**Extract provided:**
======
A federal appeals court on Friday turned down an extraordinary request from the Justice Department to force a judge to issue arrest warrants for Don Lemon, the journalist, and four other people in connection with a church protest in Minneapolis last week.
The department’s unusual petition, which was unsealed on Saturday along with other documents arising from the case, was a remarkably aggressive attempt by the Trump administration to strong-arm judges into doing its bidding. It prompted an equally remarkable pushback from the conservative chief federal judge in Minnesota, who called the petition “frivolous” and categorically rejected the administration’s efforts to depict its need for the warrants as what he described as a “national security emergency.”
The dispute also shows the boundary-pushing lengths to which Trump administration officials are willing to go in their efforts to crack down on what they see as criticism of the president’s aggressive immigration measures.
======
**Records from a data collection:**
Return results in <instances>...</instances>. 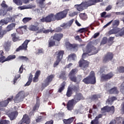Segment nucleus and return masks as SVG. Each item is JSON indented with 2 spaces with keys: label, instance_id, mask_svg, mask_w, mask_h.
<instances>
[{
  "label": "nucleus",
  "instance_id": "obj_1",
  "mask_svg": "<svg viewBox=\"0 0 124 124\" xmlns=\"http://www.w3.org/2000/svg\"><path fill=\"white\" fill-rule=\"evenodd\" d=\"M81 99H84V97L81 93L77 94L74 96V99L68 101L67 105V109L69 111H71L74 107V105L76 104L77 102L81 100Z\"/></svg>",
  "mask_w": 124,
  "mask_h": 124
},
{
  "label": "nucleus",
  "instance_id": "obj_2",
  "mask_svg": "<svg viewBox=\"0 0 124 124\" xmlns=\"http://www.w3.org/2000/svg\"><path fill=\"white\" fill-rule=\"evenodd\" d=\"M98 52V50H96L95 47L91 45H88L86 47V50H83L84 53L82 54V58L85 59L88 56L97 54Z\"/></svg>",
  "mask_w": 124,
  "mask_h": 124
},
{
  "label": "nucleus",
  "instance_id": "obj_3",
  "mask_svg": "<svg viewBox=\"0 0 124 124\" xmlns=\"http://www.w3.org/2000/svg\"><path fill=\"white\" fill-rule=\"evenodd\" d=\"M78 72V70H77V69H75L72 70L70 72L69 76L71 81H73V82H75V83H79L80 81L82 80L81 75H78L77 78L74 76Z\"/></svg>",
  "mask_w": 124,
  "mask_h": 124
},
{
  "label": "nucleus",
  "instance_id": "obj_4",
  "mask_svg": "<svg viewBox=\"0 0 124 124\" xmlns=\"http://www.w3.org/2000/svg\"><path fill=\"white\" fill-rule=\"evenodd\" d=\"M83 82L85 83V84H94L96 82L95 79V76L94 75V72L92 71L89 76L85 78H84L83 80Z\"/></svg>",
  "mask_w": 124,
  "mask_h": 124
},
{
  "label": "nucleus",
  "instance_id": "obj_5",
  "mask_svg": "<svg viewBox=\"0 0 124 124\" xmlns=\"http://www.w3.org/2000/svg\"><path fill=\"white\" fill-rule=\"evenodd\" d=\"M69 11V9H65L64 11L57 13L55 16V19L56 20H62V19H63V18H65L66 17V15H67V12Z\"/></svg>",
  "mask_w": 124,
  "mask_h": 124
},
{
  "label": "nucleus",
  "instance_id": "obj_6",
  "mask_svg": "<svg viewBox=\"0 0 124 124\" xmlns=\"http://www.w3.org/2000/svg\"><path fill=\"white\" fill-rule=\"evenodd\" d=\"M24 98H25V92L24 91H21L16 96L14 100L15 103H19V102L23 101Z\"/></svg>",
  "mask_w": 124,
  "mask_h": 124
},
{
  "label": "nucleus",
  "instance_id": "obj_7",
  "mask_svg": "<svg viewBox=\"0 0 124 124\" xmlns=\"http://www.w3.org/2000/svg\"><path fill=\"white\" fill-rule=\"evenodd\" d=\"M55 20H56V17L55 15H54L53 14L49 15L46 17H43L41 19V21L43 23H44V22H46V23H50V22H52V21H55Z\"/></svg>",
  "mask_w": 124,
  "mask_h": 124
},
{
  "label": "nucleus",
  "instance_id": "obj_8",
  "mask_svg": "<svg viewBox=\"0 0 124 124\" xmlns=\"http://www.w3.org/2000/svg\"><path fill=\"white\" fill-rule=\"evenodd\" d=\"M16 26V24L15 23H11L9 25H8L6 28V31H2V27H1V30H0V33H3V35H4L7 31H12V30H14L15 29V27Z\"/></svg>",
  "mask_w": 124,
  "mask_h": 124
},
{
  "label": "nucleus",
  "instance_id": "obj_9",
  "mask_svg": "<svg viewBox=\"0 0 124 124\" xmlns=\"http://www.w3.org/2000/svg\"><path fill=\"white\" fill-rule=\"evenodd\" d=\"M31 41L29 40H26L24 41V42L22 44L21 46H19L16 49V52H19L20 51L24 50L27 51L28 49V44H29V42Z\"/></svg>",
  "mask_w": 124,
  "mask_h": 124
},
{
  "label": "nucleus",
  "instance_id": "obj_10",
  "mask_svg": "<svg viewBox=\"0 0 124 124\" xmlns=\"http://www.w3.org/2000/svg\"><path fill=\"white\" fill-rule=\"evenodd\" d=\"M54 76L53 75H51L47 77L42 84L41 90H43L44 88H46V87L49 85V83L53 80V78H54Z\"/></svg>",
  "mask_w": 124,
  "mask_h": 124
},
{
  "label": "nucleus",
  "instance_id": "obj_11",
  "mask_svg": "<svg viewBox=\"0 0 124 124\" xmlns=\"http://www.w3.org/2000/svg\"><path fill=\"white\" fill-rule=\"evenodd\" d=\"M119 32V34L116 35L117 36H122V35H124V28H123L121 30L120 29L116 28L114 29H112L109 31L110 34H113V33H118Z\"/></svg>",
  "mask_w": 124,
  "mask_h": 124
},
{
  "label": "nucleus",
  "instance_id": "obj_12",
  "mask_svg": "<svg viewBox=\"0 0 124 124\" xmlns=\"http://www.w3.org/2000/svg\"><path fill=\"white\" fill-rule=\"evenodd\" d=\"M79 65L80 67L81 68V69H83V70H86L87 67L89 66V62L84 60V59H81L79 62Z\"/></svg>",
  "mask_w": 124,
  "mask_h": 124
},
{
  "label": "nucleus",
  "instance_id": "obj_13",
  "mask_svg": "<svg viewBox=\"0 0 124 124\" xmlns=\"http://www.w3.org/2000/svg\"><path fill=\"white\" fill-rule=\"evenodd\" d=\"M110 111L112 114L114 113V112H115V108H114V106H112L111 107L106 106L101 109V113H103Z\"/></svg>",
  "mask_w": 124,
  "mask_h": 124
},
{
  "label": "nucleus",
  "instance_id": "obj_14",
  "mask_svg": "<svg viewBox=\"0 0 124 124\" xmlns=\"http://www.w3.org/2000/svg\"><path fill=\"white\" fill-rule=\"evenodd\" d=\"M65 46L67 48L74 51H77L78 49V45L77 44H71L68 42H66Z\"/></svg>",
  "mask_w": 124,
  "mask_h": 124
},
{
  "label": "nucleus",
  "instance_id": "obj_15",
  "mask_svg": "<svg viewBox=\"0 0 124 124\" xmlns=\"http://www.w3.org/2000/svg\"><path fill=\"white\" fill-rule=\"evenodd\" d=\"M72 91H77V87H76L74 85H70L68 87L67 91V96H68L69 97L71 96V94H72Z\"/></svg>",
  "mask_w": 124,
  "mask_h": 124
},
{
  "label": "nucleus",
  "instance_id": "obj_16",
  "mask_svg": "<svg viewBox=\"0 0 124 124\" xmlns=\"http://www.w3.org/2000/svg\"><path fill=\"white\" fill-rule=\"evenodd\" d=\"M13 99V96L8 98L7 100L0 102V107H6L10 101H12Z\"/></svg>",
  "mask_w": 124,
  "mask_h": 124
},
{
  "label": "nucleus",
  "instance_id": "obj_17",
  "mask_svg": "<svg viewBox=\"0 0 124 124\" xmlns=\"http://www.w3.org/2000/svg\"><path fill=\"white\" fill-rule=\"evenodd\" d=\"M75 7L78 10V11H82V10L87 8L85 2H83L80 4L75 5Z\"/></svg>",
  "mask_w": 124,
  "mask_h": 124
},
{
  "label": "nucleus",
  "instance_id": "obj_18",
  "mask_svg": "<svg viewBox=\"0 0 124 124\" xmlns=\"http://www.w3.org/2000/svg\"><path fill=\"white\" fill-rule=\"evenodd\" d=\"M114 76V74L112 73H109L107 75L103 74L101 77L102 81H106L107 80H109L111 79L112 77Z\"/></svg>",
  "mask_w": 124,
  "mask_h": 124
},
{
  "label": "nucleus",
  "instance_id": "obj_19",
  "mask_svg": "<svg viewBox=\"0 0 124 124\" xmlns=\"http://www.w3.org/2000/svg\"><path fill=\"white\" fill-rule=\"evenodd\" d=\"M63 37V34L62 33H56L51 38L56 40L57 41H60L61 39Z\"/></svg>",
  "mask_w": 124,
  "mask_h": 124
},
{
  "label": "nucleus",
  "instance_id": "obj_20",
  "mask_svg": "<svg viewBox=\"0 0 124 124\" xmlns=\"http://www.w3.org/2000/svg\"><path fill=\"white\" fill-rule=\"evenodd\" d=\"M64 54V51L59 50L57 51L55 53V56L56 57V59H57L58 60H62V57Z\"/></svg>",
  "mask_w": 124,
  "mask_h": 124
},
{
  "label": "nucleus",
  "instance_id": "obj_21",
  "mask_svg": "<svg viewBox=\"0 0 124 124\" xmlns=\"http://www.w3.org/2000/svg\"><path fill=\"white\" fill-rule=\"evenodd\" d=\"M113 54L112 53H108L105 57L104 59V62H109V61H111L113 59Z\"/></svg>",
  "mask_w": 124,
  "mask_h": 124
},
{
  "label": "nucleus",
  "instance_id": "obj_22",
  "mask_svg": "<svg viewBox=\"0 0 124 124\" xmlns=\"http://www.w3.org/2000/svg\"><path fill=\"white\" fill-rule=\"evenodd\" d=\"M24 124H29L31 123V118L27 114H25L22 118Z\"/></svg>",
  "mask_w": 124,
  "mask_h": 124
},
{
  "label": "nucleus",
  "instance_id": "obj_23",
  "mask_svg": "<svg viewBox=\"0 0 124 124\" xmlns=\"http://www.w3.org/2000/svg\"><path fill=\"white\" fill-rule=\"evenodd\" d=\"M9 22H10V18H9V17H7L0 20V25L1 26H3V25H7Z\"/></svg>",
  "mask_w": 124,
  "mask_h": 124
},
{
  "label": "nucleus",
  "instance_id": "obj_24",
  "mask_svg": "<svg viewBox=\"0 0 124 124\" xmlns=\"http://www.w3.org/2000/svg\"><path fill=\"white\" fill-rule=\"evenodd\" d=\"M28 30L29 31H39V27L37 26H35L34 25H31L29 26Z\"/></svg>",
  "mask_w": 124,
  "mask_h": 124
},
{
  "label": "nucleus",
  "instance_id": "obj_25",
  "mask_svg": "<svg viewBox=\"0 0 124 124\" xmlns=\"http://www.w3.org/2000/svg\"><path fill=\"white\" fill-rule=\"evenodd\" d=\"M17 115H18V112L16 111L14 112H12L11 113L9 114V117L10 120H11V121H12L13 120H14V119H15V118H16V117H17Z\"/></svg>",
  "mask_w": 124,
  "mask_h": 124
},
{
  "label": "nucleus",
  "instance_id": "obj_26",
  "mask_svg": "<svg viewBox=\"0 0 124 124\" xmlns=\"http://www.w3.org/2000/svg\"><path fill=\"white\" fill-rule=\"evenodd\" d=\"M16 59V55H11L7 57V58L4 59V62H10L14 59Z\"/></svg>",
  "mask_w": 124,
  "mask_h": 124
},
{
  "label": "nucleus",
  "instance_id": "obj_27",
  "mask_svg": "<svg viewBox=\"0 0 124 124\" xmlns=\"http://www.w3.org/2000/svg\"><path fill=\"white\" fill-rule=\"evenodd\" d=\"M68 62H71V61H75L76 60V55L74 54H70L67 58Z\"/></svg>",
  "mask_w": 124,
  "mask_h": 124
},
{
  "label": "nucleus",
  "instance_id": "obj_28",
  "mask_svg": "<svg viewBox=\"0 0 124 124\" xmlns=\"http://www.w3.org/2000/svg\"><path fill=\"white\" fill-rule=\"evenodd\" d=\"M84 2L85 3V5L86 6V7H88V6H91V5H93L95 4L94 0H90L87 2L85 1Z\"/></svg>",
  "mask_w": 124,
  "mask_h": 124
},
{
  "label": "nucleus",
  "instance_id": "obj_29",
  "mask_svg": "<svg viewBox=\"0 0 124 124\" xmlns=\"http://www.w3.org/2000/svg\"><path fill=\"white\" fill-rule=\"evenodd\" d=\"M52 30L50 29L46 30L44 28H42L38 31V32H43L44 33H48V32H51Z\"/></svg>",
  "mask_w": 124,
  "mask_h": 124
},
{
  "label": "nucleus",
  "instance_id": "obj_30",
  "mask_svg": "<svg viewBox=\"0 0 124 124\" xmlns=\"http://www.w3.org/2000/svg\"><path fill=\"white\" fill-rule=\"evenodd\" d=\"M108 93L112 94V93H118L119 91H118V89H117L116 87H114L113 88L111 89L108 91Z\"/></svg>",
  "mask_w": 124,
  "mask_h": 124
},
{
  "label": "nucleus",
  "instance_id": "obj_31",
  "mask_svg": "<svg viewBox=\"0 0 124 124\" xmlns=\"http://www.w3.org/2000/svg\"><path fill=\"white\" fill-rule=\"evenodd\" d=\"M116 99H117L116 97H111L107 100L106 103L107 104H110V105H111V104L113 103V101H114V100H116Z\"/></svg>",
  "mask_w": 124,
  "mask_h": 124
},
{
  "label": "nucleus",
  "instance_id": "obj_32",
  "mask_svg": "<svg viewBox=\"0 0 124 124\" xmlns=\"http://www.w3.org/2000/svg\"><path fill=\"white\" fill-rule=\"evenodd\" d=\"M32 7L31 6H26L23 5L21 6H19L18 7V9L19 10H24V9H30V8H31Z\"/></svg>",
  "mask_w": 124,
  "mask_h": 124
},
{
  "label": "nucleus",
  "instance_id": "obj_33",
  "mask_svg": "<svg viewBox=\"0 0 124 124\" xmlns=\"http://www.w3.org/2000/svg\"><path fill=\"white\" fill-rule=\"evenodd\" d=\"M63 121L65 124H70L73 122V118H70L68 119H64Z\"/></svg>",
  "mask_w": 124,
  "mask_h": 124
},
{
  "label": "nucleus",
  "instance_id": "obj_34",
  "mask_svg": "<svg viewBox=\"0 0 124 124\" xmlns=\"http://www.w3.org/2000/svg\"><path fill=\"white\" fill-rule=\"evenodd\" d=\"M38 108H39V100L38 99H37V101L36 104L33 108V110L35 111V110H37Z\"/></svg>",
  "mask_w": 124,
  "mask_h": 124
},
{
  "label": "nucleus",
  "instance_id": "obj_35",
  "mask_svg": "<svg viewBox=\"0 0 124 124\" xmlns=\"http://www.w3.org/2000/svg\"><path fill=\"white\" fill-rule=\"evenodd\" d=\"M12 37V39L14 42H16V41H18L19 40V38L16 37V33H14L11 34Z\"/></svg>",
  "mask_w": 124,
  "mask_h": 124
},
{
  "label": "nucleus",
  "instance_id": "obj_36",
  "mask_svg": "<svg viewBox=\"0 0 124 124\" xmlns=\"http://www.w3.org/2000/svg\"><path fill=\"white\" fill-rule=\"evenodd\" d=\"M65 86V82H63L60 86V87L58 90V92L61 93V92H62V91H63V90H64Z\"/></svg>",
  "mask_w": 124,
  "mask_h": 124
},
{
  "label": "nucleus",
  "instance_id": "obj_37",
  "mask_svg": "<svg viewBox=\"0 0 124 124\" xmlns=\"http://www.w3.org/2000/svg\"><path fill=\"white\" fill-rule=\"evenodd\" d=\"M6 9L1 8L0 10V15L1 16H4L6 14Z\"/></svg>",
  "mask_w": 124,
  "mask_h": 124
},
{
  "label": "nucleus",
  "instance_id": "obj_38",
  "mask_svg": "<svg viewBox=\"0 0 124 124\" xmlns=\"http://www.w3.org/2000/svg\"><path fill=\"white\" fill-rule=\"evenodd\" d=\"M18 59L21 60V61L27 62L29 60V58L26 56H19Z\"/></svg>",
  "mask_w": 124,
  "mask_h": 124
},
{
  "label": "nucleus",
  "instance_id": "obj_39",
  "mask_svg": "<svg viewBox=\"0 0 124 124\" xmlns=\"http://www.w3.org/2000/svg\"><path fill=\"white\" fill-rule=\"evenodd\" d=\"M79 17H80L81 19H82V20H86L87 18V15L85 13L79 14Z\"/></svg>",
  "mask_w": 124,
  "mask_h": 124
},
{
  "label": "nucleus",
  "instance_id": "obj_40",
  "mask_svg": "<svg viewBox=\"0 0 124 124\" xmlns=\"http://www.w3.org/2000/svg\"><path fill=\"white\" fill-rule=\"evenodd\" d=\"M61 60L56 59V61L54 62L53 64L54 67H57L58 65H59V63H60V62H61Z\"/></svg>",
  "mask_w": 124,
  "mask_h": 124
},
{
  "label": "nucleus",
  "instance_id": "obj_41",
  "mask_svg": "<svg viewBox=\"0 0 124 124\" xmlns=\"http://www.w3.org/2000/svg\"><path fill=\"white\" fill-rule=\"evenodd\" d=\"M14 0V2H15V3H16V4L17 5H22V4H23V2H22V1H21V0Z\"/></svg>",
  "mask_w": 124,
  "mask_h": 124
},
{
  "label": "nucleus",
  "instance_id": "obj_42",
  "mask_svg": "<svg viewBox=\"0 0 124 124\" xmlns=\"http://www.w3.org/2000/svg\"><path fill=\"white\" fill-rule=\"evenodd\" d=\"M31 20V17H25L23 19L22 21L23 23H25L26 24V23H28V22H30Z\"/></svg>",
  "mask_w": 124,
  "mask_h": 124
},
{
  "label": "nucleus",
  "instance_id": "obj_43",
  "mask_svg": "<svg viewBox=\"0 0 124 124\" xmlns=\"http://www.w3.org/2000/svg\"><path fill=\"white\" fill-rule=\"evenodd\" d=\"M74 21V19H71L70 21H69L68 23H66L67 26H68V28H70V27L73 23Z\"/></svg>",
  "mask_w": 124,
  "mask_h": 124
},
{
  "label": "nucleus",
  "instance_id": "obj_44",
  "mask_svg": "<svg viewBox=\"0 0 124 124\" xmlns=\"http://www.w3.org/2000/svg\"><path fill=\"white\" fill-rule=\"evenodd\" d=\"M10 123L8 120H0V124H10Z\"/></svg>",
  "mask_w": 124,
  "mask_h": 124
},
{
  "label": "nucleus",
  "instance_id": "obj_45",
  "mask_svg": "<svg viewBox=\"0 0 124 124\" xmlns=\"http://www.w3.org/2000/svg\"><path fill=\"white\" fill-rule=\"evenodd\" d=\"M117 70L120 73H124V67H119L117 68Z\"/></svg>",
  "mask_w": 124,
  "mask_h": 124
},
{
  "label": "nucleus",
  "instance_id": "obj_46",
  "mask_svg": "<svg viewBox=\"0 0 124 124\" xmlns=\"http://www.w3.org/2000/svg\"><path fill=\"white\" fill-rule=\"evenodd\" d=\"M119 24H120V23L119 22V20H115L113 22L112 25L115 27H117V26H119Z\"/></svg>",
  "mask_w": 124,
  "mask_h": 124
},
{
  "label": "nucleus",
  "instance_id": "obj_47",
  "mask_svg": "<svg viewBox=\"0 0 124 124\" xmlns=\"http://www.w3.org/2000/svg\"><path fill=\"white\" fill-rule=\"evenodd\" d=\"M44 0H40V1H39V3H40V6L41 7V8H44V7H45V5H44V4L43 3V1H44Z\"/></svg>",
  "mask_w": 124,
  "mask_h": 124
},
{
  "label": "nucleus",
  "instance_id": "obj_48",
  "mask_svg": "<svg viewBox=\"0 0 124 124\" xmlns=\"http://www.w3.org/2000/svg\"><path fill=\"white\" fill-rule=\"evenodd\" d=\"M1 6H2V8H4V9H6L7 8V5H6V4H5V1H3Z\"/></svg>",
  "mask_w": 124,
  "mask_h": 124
======
**Tasks:**
**1)** Answer these questions about the news report on the appeals court ruling.
(a) On what day of the week did the federal appeals court turn down the Justice Department's request?
(b) On what day of the week was the department's petition unsealed?
(c) What single word did the chief federal judge in Minnesota use to describe the petition?
**2)** Write what comes next in the news report on the appeals court ruling, starting after its last sentence.

**Task-by-task results:**
**1)**
(a) Friday
(b) Saturday
(c) Frivolous

**2)**
The fight over the warrants began Tuesday evening, when federal prosecutors presented a criminal complaint to Magistrate Judge Douglas L. Micko in the Federal District Court in Minneapolis, seeking the arrest of eight people in connection with the disruption of a church service in neighboring St. Paul, Minn., just days before. The protest was held because the pastor of the church apparently also works as a U.S. Immigration and Customs Enforcement official.
After considering the complaint, Judge Micko found there was probable cause to issue warrants for three of the suspects — Nekima Levy Armstrong, Chauntyll Louisa Allen and William Kelly — all of whom were ultimately taken into custody on Thursday. But he refused to approve warrants for the other five people, including Mr. Lemon, who had been working as an independent reporter, and his producer, the unsealed court papers said.
Almost immediately, the U.S. attorney in Minnesota, Daniel N. Rosen, who was appointed by President Trump last year, notified the district’s chief judge, Patrick J. Schiltz, that he wanted another judge to review Judge Micko’s decision — a highly unusual move.
Typically, Judge Schiltz wrote in a letter to the appeals court, if the government is unsatisfied with a magistrate’s refusal to sign warrants, it can either “improve” its affidavit making the request and present it again, or it can set aside its criminal complaint and try a different way to charge the suspects: by seeking a grand jury indictment.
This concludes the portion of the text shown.